• _Directions for this task_
Locate each line in the records below that contains the word "here", and copy every such line.

── Records shown ──

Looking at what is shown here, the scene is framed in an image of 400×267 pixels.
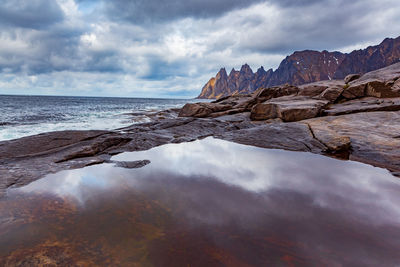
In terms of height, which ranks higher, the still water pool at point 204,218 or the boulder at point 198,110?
the boulder at point 198,110

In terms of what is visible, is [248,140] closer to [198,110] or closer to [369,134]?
[369,134]

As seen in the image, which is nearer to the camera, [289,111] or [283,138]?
[283,138]

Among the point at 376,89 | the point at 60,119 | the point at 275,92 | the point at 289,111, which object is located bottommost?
the point at 60,119

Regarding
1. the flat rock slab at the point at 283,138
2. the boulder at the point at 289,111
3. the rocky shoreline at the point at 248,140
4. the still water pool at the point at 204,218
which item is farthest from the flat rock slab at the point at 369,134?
the boulder at the point at 289,111

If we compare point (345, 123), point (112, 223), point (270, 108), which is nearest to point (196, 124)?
point (270, 108)

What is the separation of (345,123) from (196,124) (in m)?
8.54

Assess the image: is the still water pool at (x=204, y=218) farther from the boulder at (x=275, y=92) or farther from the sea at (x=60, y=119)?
the boulder at (x=275, y=92)

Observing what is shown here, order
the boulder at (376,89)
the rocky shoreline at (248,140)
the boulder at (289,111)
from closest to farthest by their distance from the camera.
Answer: the rocky shoreline at (248,140)
the boulder at (289,111)
the boulder at (376,89)

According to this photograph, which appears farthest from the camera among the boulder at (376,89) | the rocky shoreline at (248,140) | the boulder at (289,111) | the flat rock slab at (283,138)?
the boulder at (376,89)

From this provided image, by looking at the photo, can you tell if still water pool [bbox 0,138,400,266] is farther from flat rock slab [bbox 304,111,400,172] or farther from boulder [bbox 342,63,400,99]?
boulder [bbox 342,63,400,99]

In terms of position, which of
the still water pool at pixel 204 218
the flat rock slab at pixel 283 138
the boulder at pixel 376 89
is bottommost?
the still water pool at pixel 204 218

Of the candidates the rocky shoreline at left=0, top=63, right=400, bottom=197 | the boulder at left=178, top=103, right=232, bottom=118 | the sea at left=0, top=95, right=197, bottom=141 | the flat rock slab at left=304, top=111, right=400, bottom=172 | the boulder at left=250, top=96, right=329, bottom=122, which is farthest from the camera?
the boulder at left=178, top=103, right=232, bottom=118

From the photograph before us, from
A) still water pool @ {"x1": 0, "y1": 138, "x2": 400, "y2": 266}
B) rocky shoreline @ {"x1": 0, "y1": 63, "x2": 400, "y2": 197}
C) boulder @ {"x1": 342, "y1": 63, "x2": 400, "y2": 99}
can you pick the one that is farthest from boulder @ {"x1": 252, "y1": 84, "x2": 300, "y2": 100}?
still water pool @ {"x1": 0, "y1": 138, "x2": 400, "y2": 266}

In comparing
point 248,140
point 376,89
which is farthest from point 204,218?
point 376,89
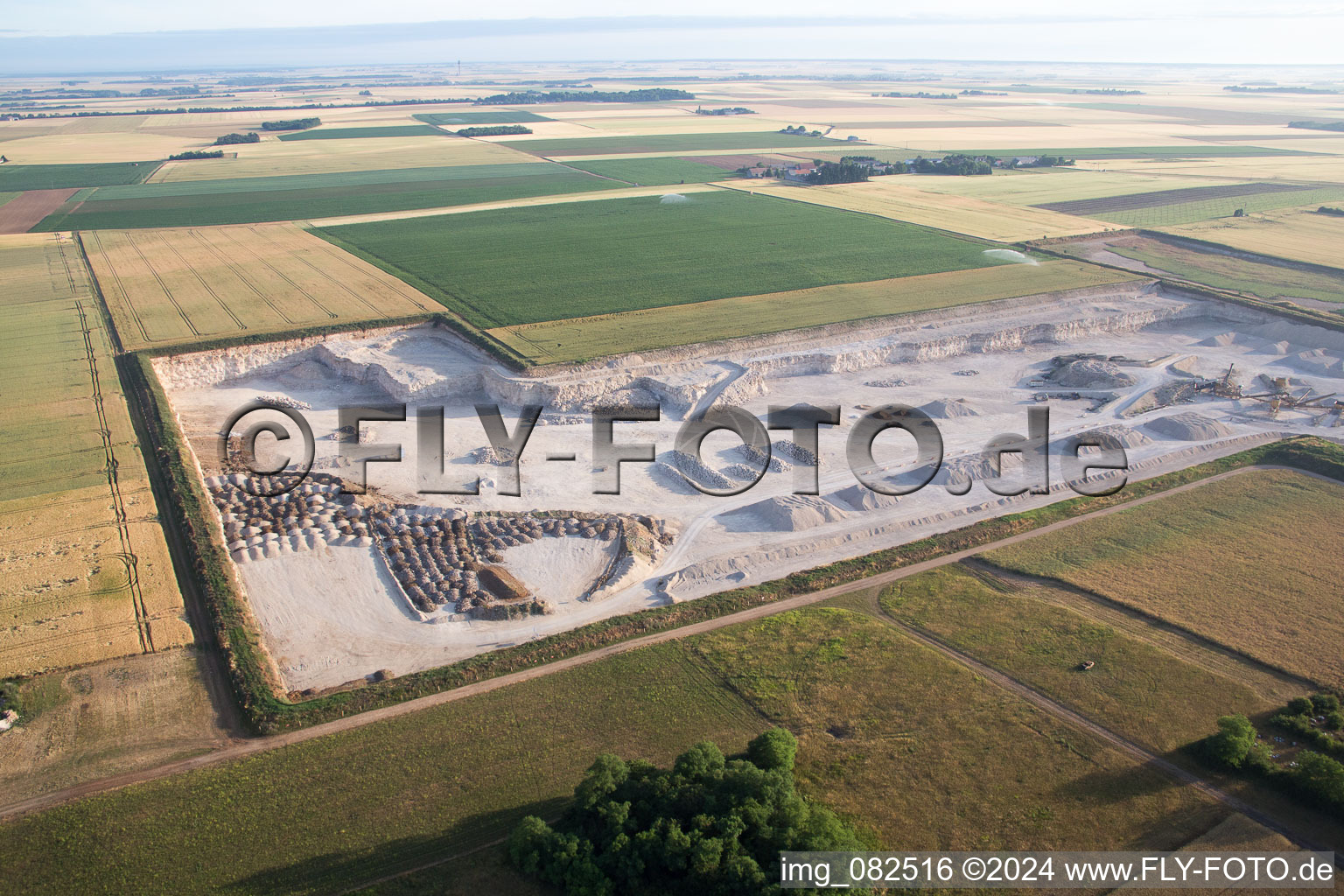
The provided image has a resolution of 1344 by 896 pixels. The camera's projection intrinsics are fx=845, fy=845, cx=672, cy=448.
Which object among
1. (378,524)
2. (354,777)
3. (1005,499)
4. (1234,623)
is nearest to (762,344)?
(1005,499)

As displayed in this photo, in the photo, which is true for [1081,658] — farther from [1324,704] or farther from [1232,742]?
[1324,704]

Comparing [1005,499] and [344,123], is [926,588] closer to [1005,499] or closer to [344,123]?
[1005,499]

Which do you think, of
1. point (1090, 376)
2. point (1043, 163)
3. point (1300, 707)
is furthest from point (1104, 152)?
point (1300, 707)

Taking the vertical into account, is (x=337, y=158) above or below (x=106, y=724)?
above

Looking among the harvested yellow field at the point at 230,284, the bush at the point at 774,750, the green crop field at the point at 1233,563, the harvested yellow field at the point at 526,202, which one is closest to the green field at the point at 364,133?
the harvested yellow field at the point at 526,202

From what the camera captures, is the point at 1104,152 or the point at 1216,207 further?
the point at 1104,152

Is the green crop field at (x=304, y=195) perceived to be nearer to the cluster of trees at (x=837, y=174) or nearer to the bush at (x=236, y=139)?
the cluster of trees at (x=837, y=174)

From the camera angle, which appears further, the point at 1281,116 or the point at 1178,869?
the point at 1281,116
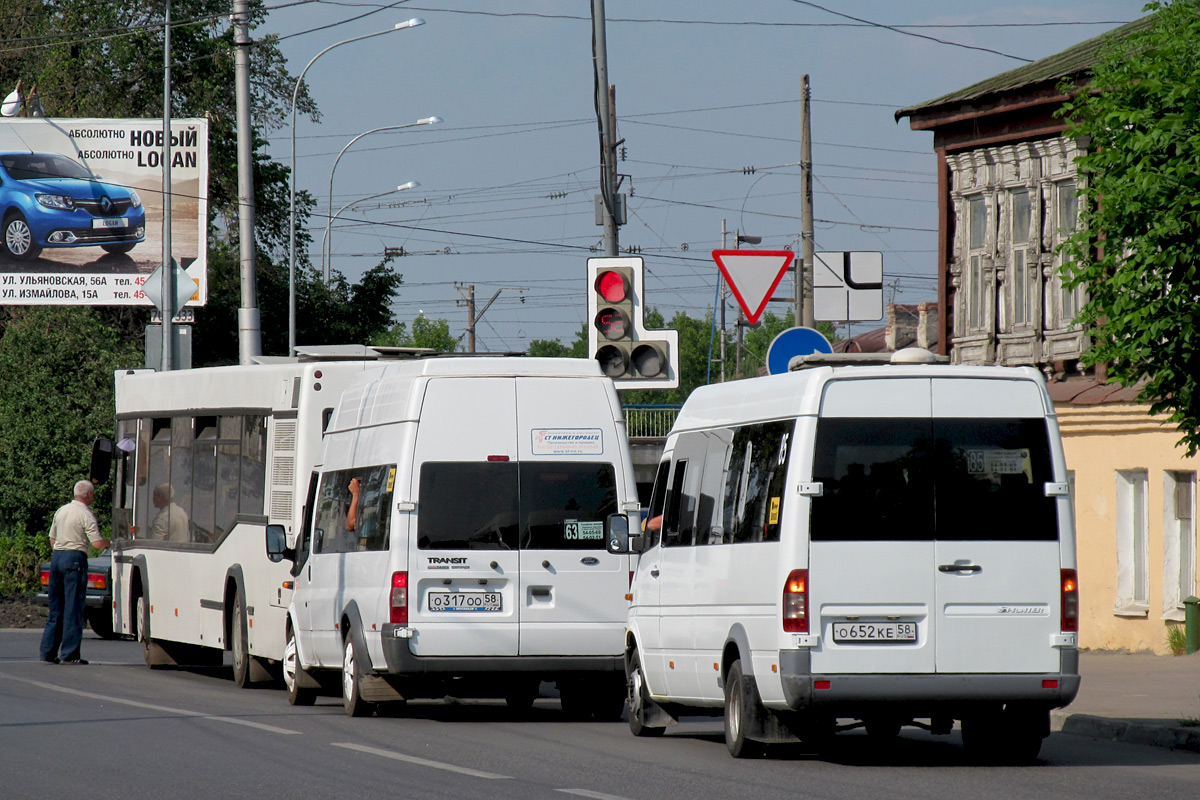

───

• _Output below_
Looking at what is shown here, the scene is framed in an image of 400×267 pixels.
Observing what is shown here, order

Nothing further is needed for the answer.